• **Objective**:
Rewrite the items starting with the line that contains "Across the options" and going on through the end of the items, replacing "yarn ball" with "ball of yarn" and leaving everything else unchanged.

• **Records supplied**:

┌──

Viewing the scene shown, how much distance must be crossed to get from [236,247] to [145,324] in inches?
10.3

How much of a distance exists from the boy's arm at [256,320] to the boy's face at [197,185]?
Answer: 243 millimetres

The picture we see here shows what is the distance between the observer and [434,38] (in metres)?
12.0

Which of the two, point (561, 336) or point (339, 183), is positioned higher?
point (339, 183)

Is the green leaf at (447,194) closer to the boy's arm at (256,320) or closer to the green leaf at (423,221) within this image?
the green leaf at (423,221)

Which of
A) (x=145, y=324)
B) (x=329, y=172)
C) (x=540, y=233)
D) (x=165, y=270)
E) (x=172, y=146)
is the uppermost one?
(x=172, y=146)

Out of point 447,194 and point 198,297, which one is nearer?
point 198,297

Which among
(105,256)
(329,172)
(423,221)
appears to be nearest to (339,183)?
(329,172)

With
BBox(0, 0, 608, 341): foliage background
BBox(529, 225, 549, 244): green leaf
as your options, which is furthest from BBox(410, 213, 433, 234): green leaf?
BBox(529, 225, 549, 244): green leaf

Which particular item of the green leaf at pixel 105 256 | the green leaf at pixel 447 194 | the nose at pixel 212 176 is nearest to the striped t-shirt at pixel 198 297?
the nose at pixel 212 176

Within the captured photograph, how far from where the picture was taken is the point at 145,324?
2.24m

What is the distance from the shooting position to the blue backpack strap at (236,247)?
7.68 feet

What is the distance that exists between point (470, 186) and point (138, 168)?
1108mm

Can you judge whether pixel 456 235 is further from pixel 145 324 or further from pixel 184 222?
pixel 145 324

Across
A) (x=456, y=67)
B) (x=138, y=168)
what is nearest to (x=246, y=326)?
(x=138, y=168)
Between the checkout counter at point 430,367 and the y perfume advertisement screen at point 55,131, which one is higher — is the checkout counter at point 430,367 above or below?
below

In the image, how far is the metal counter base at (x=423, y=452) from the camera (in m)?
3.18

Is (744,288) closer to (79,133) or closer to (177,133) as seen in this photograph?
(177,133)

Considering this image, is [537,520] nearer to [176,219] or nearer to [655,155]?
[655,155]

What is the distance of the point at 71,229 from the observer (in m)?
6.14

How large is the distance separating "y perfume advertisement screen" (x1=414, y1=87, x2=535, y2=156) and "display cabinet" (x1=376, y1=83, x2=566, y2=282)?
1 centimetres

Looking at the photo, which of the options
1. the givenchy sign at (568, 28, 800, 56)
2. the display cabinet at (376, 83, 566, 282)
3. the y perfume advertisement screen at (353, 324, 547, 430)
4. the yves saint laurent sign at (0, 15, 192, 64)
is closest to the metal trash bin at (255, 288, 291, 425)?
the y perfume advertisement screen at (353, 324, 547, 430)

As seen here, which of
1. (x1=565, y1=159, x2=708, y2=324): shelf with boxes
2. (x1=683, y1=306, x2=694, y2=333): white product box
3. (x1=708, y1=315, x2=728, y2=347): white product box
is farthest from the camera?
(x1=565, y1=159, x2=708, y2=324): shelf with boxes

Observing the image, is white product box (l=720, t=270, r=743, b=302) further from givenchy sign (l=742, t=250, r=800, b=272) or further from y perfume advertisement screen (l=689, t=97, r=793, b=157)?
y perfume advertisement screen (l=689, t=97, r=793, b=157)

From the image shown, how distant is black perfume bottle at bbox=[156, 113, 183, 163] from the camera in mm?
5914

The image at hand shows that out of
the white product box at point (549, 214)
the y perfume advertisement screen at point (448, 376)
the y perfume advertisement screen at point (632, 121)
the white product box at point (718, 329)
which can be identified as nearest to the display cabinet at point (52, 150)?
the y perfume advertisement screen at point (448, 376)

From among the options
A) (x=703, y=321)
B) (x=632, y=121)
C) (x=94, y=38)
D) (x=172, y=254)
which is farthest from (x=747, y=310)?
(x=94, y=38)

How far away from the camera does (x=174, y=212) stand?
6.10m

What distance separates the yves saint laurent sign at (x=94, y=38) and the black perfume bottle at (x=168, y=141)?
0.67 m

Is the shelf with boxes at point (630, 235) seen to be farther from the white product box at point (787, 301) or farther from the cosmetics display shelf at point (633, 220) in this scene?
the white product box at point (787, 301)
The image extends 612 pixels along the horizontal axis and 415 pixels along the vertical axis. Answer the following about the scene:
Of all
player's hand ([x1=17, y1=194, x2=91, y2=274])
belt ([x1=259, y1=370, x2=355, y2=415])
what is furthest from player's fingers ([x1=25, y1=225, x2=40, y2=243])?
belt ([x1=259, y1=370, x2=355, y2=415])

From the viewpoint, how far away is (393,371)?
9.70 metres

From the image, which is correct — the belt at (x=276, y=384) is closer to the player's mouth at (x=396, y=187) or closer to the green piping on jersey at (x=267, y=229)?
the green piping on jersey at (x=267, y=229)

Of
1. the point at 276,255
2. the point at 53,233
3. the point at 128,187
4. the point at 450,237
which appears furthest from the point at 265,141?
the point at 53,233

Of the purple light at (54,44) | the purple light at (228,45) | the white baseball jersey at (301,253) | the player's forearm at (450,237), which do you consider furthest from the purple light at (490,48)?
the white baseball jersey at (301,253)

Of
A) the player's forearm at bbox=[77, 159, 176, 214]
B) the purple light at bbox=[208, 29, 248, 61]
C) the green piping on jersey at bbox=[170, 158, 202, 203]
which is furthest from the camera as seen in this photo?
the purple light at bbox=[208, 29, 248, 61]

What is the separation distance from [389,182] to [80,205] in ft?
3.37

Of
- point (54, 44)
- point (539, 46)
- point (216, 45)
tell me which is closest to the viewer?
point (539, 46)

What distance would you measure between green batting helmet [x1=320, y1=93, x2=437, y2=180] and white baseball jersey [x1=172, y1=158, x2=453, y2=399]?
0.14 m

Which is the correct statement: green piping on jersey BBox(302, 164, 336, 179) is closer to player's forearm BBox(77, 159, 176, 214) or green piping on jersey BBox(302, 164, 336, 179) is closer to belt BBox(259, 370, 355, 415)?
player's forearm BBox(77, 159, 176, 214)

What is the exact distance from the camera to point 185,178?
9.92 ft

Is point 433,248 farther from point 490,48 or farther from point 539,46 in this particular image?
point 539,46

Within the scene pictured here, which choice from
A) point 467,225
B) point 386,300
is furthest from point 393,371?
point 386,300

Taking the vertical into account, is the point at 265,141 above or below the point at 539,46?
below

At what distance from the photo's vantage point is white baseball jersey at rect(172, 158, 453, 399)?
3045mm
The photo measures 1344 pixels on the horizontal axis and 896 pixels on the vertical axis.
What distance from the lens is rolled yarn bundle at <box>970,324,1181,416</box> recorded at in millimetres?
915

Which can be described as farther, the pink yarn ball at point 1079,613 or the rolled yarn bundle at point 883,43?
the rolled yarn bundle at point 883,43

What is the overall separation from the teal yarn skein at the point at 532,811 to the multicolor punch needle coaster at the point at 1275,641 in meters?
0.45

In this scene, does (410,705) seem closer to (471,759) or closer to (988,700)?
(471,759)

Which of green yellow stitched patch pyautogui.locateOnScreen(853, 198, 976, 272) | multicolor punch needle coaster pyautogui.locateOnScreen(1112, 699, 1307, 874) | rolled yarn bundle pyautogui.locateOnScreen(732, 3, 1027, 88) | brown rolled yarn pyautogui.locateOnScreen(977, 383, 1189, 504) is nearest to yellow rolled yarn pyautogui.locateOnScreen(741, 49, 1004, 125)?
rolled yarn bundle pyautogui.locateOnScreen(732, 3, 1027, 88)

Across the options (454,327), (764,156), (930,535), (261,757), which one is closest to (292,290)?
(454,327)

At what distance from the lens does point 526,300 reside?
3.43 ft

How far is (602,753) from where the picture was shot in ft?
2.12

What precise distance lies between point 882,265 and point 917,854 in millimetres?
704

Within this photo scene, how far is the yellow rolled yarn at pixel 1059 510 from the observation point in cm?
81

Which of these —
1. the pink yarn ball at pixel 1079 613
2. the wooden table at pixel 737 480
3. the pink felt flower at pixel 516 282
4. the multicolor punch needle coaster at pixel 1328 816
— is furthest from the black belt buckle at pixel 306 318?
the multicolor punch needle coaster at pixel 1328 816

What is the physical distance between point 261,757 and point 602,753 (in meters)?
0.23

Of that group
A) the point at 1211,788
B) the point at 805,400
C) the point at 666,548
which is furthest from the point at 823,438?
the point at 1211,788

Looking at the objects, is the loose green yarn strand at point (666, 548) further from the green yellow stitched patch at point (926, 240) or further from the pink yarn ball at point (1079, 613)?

└──

• **Correct output**:
Across the options (454,327), (764,156), (930,535), (261,757), which one is closest to (292,290)?
(454,327)

At what distance from the lens does point 526,300 reside?
3.43 ft

How far is (602,753) from where the picture was shot in ft?
2.12

What precise distance lies between point 882,265 and point 917,854 in millimetres?
704

Within this photo scene, how far is the yellow rolled yarn at pixel 1059 510 from the observation point in cm?
81

Which of these —
1. the pink ball of yarn at pixel 1079 613
2. the wooden table at pixel 737 480
3. the pink felt flower at pixel 516 282
4. the multicolor punch needle coaster at pixel 1328 816
— is furthest from the black belt buckle at pixel 306 318?
the multicolor punch needle coaster at pixel 1328 816

What is the physical distance between point 261,757 and point 602,753 (in meters)?
0.23

Of that group
A) the point at 1211,788
B) the point at 805,400
C) the point at 666,548
which is furthest from the point at 823,438?
the point at 1211,788

Looking at the objects, is the loose green yarn strand at point (666, 548) further from the green yellow stitched patch at point (926, 240) or further from the pink ball of yarn at point (1079, 613)?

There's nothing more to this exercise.